Regulators urged to shore up NDA guidance
Professor Richard Moorhead has criticised the Law Society's guidance on the use of non-disclosure agreements describing it as “disappointing” and lacking “ethical leadership”.
Professor Richard Moorhead has criticised the Law Society’s guidance on the use of non-disclosure agreements describing it as “disappointing” and lacking “ethical leadership”.
Moorhead’s remarks were submitted in oral evidence to the House of Commons’ women and equalities committee on 13 March, as part of its inquiry into the use of NDAs in discrimination cases.
Summarising the approach of the regulators Moorhead was least critical of the Solicitors Regulation Authority (SRA).
He said it had “acted quickly to tackle the problems first emerging with NDAs in harassment cases” but that there was room for improvement to their warning note on the matter.
However, he added that guidance from the Law Society was “inadequate” and described the Bar Standards Board’s decision not to publish guidance as “regrettable”.
Describing the Law Society’s practice note, the professor of law and professional ethics at University College London said: “Consideration of the public interest is most politely described as muted.
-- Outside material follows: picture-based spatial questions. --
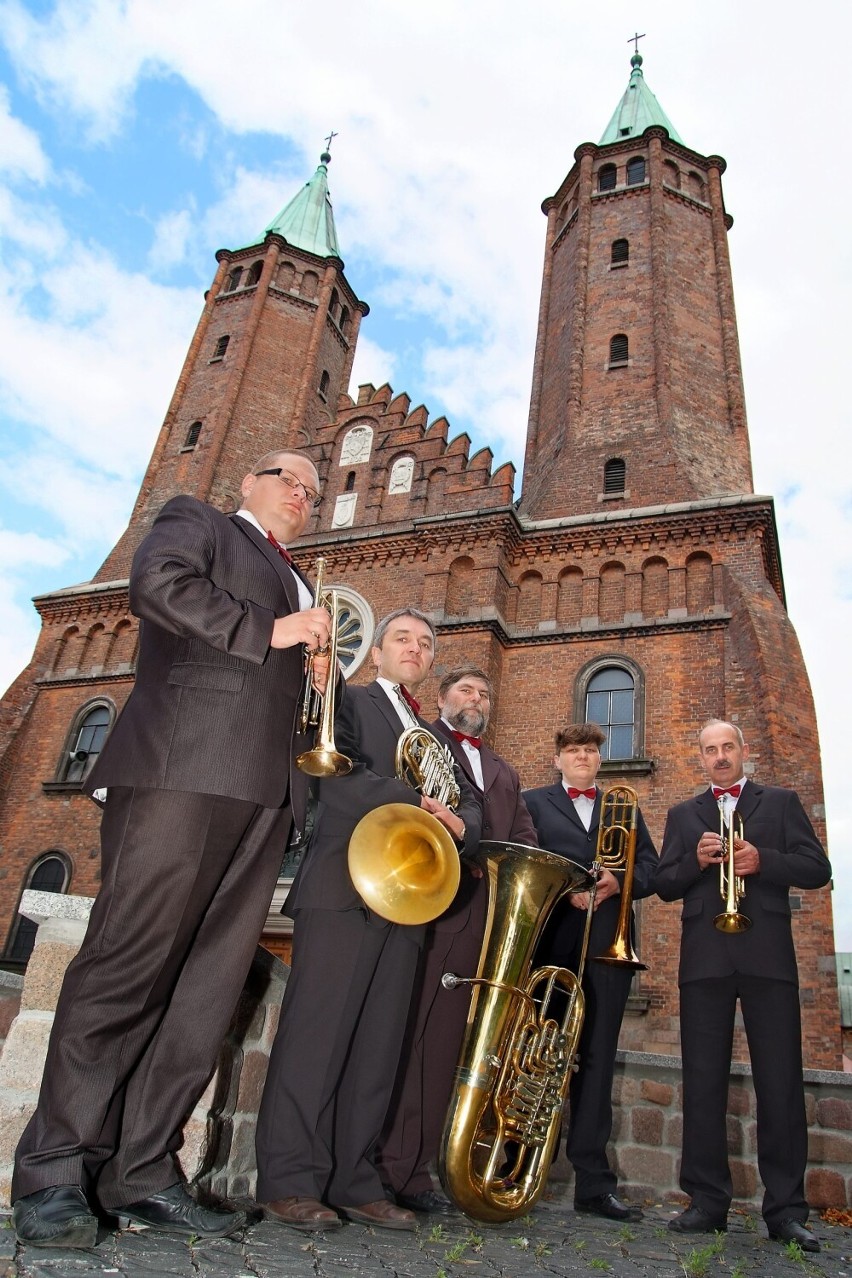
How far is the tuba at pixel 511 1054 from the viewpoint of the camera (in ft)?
11.3

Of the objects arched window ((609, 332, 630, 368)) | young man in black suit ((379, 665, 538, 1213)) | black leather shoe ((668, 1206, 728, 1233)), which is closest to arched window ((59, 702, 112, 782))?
arched window ((609, 332, 630, 368))

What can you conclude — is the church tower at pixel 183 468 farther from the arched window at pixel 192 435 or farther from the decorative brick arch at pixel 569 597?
the decorative brick arch at pixel 569 597

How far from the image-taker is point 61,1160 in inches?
96.5

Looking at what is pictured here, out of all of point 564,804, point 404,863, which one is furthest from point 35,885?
point 404,863

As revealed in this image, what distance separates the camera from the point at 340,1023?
3.35 meters

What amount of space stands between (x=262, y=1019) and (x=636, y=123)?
24.6 metres

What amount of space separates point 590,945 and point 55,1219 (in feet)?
10.6

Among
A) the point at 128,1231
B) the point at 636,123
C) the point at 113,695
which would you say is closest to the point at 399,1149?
the point at 128,1231

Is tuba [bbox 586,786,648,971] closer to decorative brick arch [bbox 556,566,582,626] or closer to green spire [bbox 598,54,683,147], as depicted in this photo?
decorative brick arch [bbox 556,566,582,626]

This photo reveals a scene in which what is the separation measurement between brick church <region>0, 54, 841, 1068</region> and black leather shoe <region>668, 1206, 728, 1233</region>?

Whilst it reminds solicitors of the SRA’s warning notice, it also runs the risk of diluting or confusing the messages in the SRA’s notice.
“It is a sign of what can be expected if calls for ‘the profession’ to be allowed to deal with this problem on their own are accepted: they are likely to put a particular view of the profession’s interest before the interests of the public.”
He stopped short of calling for a ban on NDAs, arguing that “any ban is likely to lead to avoidance behaviour whereby lawyers seek to work-round bans for their client”.
However, he suggested that regulators take steps to mitigate the risk of NDAs perverting the course of justice, including lawyers being under an obligation to “draft disclosure restrictions as narrowly as possible” and creating “standard NDA clauses, and explanations of rights under the agreement”.
His suggestions revolved around limiting the risk of lawyers “drafting opaque clauses” in a bid to cover all bases if a future claim were to arise.
“I am confident from my discussions with employment lawyers that this kind of obfuscation is a reasonably common practice designed to strengthen the hand of employers and accused executives benefiting from such agreements”, he added.
In oral evidence to the committee earlier in the month, Moorhead described the Law Society’s guidance as “one-sided” and “weak” and said they should “withdraw it” or “certainly revisit it”.
He also said: “not enough lawyers understand they have to balance the public interest in the administration of justice and the protection of the rule of law, with their clients’ best interests”.
He said lawyers had a tendency to put the best interests if their clients first and, in doing so, were liable to draw up clauses that “improperly stifle the revealing of misconduct by employers and organisations”.